Sustainability is obviously a priority when trying to improve global health, and Timmy exemplifies this by sending a team to help the communities every two months. The Timmy team reviews a patient’s history, learns of the patient’s current health status, and treats the patient with a sufficient amount of vitamins and/or medicine for the next two months, until the following brigade. This is conducive to creating credible, sustained rapports with the people, and gives them responsibility over their health to attend future brigades. What I wanted to learn, though, was what the people did in between those two months…

We had the opportunity to ask a man of the Mushuk Allpa community questions about healthcare beliefs in the community. I asked what the people did in the two months that Timmy was not present. He told me that there were three options:
  1. The community would prioritize which family, or individuals, were in most need to visit the Subcentro, a community health center with a native doctor. The doctor can only see about 16 people, or 3 families, in one day, and the people wait in line all day in hopes of being one of the few patients. The Subcentro may also be as far as 1-2 hours away from people’s homes.
  2. The people can visit with the medicine man of the community, who is very well respected and knowledgeable about traditional, or indigenous, medicine such as plants, exercises, and spiritual rituals.
  3. They will wait it out for the Timmy team.

What I was most pleased to learn was that the indigenous people of Ecuador are very open to a mixture of traditional and western medicine.
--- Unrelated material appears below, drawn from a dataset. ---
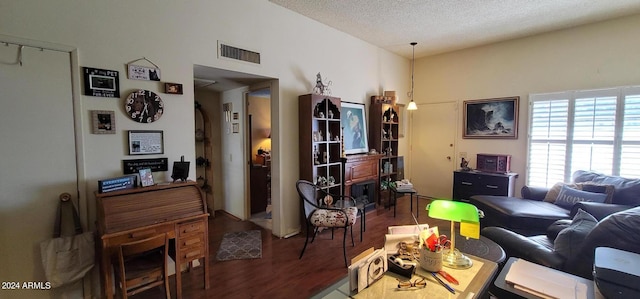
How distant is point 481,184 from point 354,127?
237cm

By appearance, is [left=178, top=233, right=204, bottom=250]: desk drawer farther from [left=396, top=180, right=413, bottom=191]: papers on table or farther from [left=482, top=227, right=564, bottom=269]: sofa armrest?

The people do not appear stubborn towards western medicine, but rather, seem to embrace it and are enthusiastic about its benefits. I think that believing in traditional medicine gives the people a sense of power over their health, gives them something to believe in, and allows them to stay true to their traditional ways of doing things. I believe that “meeting in the middle” with the people, or better yet, understanding and accepting their traditional, cultural ways of dealing with health is a beneficial and sincere way to make steps in improving healthcare. We cannot just step in and overwhelm the people with all western ideas and medicine, but rather we need to continue to be open and work together. In the mean time, this tactic seems to be working quite well!